Comments (11)
I try to answer based on what I know.
-
TF-TRT should have been co-developed by NVIDIA and Google TensorFlow team. Otherwise what you've stated looked right.
-
Current releases of TensorRT support 3 kinds of "parsers": Caffe, UFF and ONNX. According to the "Deprecation of Caffe Parser and UFF Parser" paragraph in TensorRT 7.0.0 Release Notes, Caffe and UFF parsers are deprecated. ONNX parser is the preferred one going forward.
In order to optimize a TensorFlow model, you have the options of converting pb to either UFF or ONNX, and then to a TensorRT engine. In case there are layers in your model which are not supported (check this table) by TensorRT directly, you could either: (1) replace those layers with plugins; (2) don't include those layers when building the TensorRT engine, instead take TensorRT engine output and do postprocessing to complete the functions of those layers.
-
There are pros and cons with TF-TRT.
Pros: API is easy to use; don't need to worry about plugins.

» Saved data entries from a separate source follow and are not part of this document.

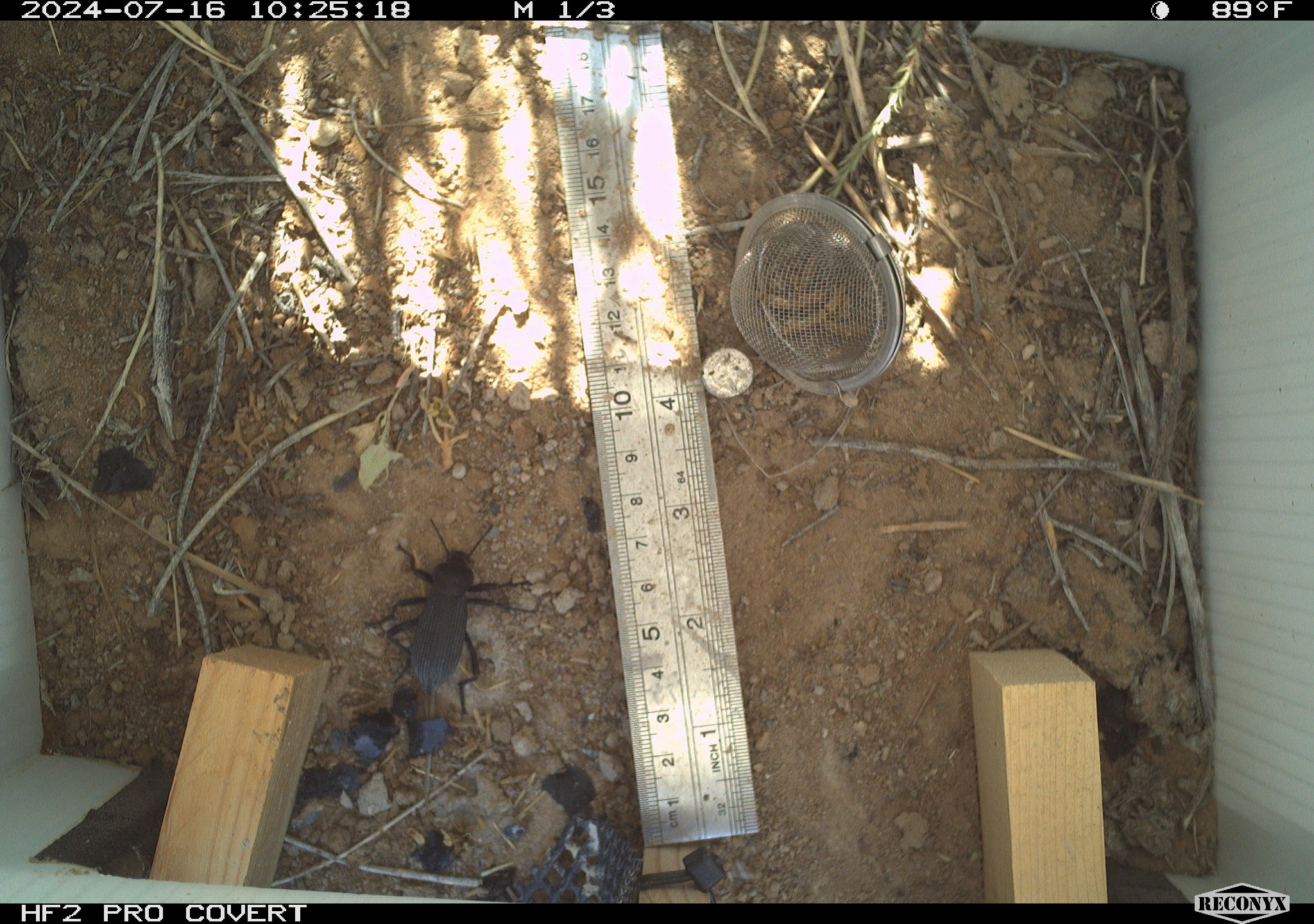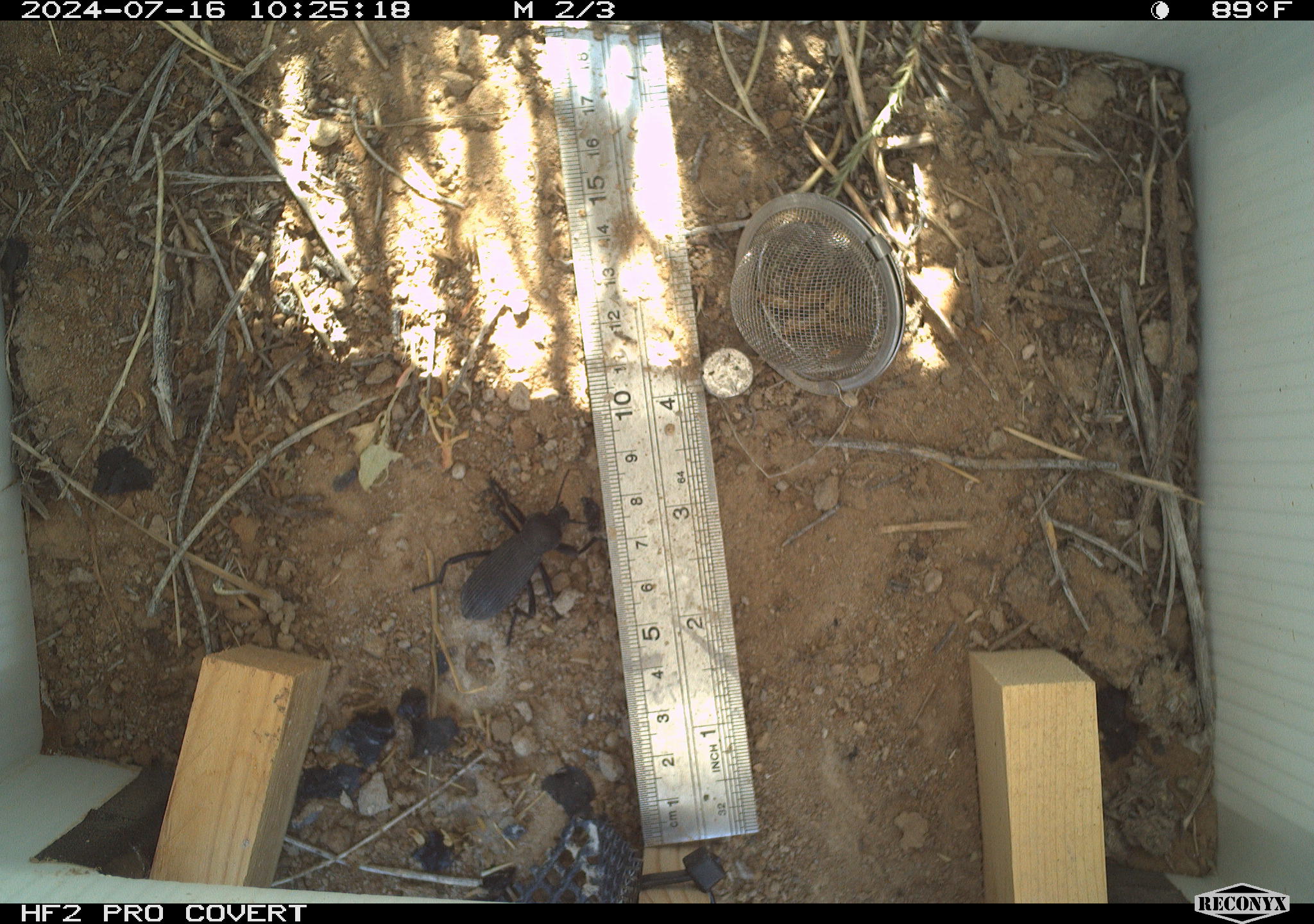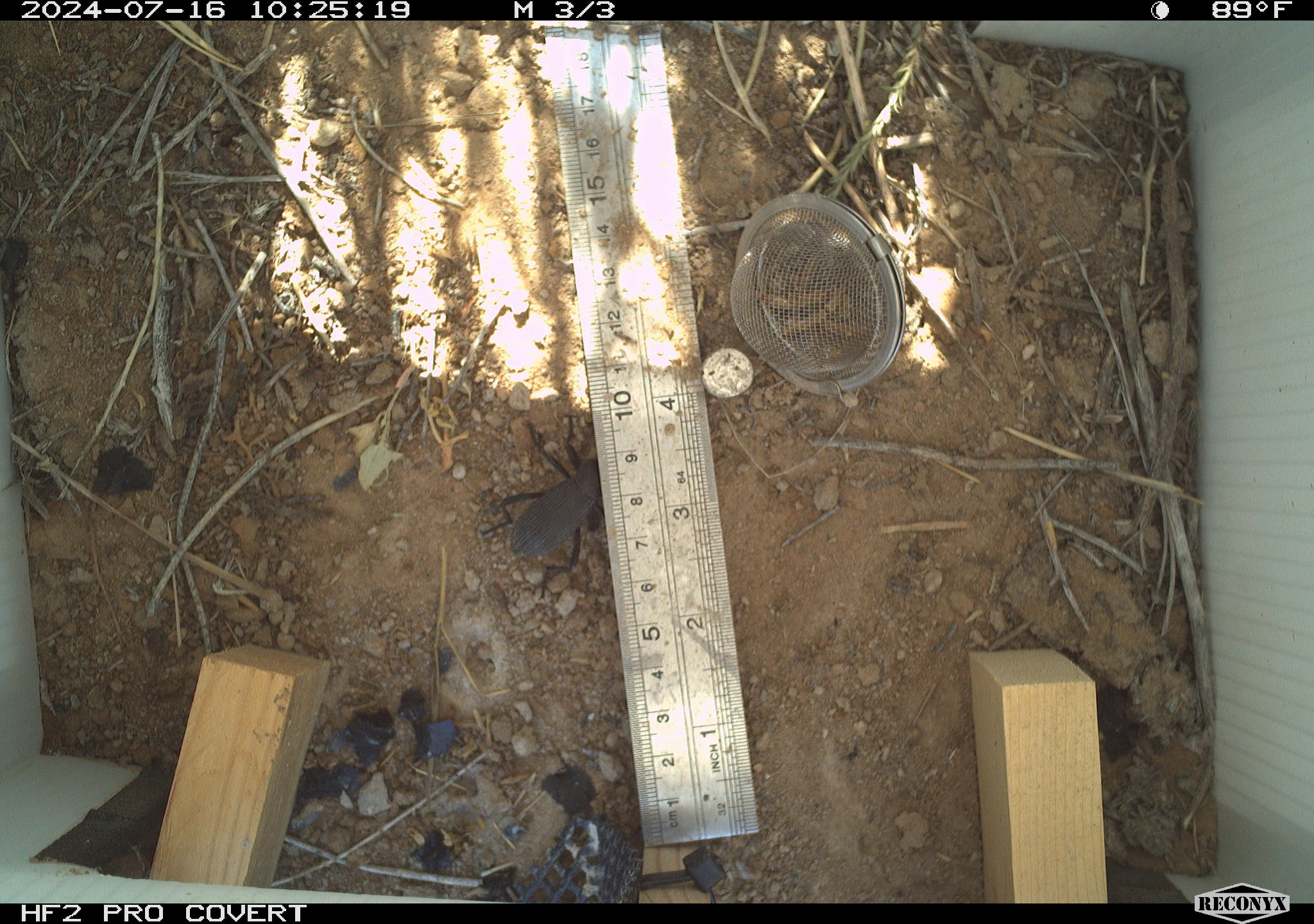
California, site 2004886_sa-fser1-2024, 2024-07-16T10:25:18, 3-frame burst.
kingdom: Animalia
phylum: Arthropoda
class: Insecta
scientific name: Insecta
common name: insect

Cons: Need to store the whole TensorFlow library in HDD (a disadvantage for the deployment environment); need to load TensorFlow into memory at runtime; usually runs more slowly than pure TensorRT engine.
-
For "ssd_mobilenet_v2_coco", the UFF TensorRT engine runs much faster then the TF-TRT optimized graph for many reasons combined, I think:
- Optimization done on the graph as a whole, not just on individual nodes or parts of the graph.

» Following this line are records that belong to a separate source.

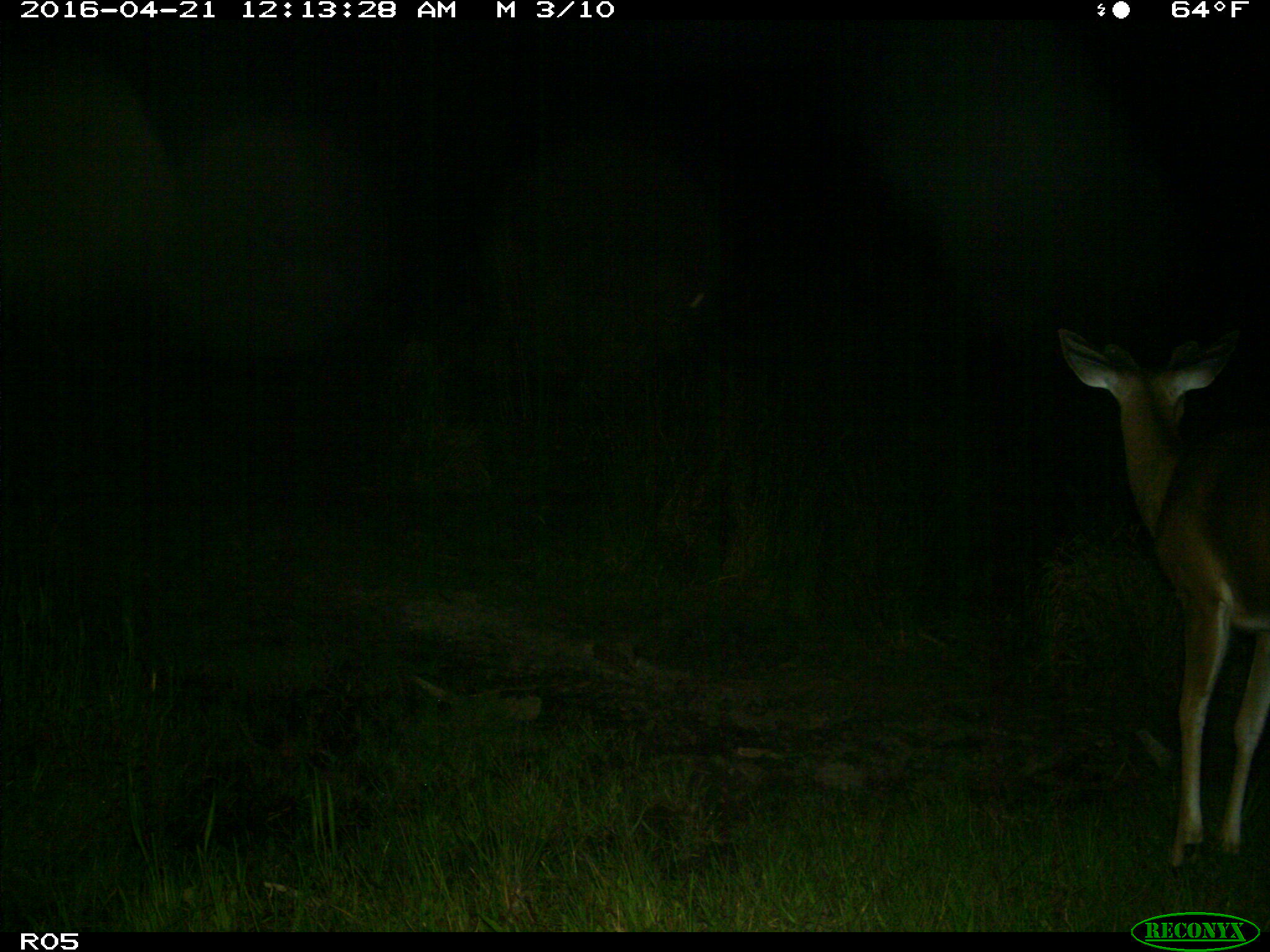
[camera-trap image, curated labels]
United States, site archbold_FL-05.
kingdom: Animalia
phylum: Chordata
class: Mammalia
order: Artiodactyla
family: Cervidae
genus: Odocoileus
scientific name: Odocoileus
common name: deer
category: unidentified deer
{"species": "unidentified deer (deer) (Odocoileus)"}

- FP16 computation throughout the whole TensorRT engine, instead of (TF-TRT case) FP16 only on some optimized parts of the graph.

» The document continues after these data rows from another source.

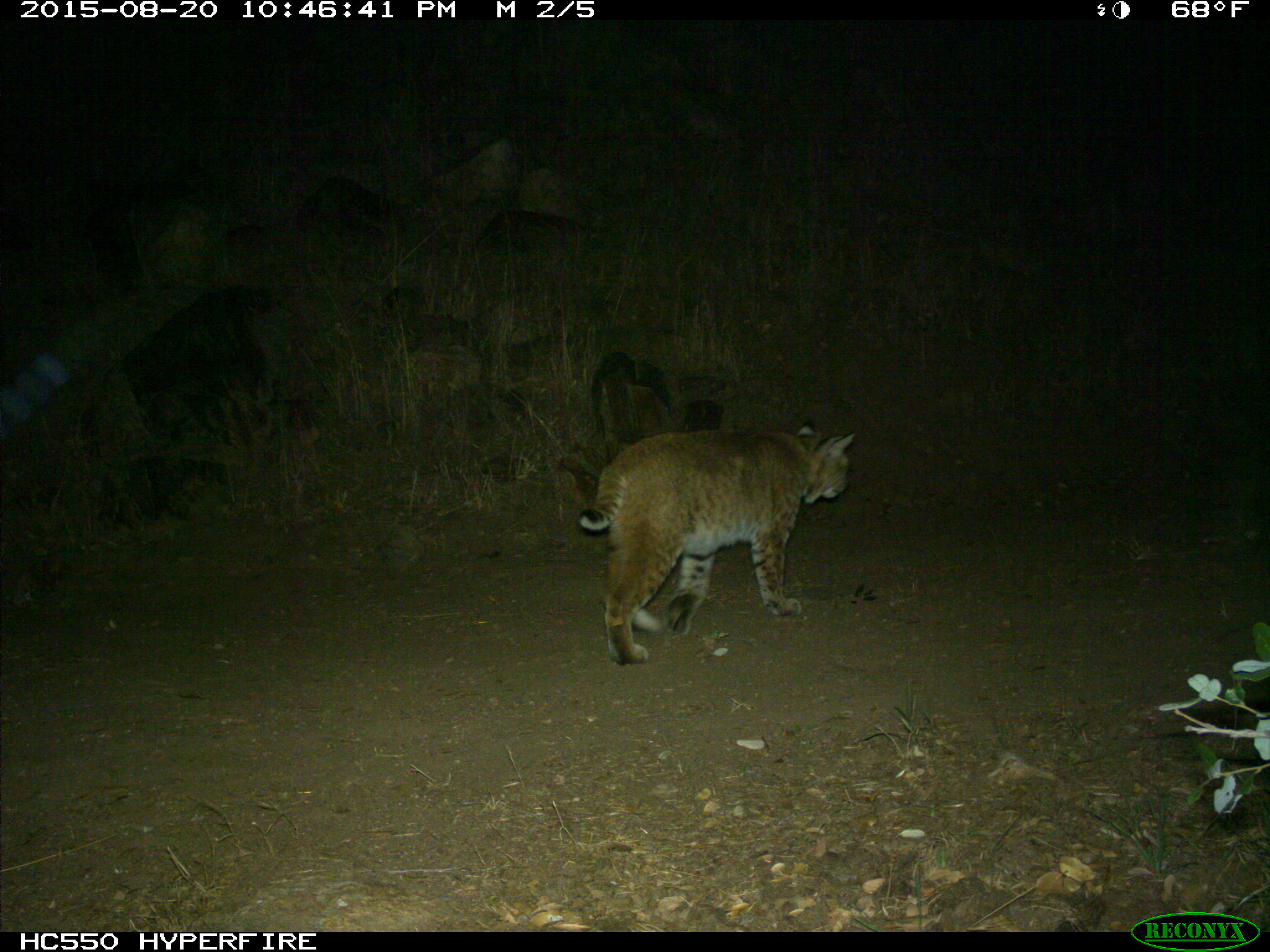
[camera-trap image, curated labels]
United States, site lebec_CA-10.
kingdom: Animalia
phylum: Chordata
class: Mammalia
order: Carnivora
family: Felidae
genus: Lynx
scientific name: Lynx rufus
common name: bobcat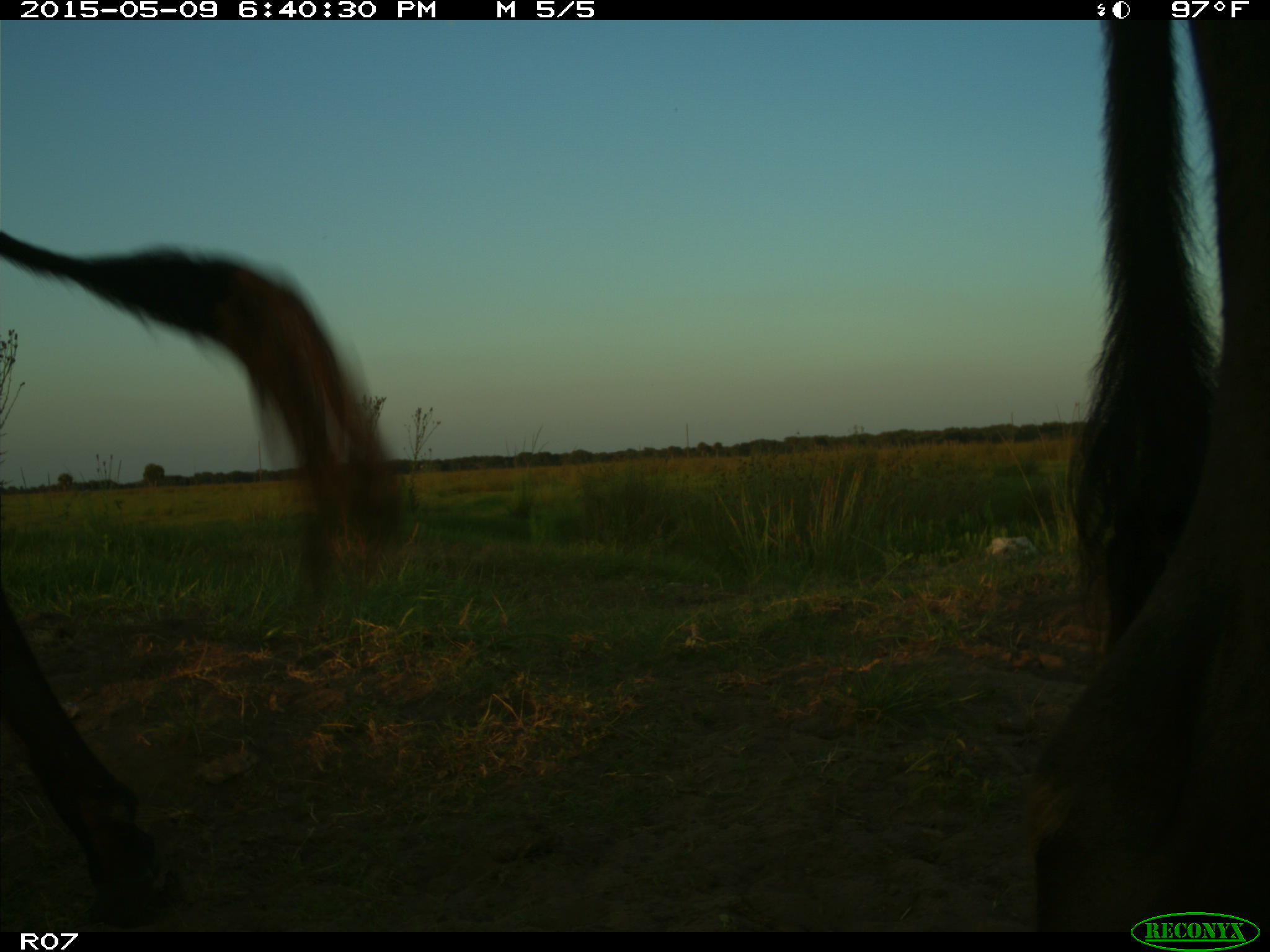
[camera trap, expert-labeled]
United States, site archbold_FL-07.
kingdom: Animalia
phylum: Chordata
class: Mammalia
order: Artiodactyla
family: Bovidae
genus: Bos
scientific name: Bos taurus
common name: domestic cow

- More efficient implementation of NMS, etc. (plugins implemented with CUDA kernels) instead of the original TensorFlow ops.
-
I don't know the details about freezing a TensorFlow graph. But I think you are right. Nodes would not be deleted in the frozen graph. One other important aspect of freezing a TensorFlow graph is that "variables" (trainable weights) would be turned into "constants". So the frozen graph is no longer trainable.
from tensorrt_demos.
Thanks, very good explain.
I don't understand this part, So, in the TensorRT method, If I don't install tensorflow library, this method also will work at the runtime?
What's your mean that whole Tensorflow loaded into memory?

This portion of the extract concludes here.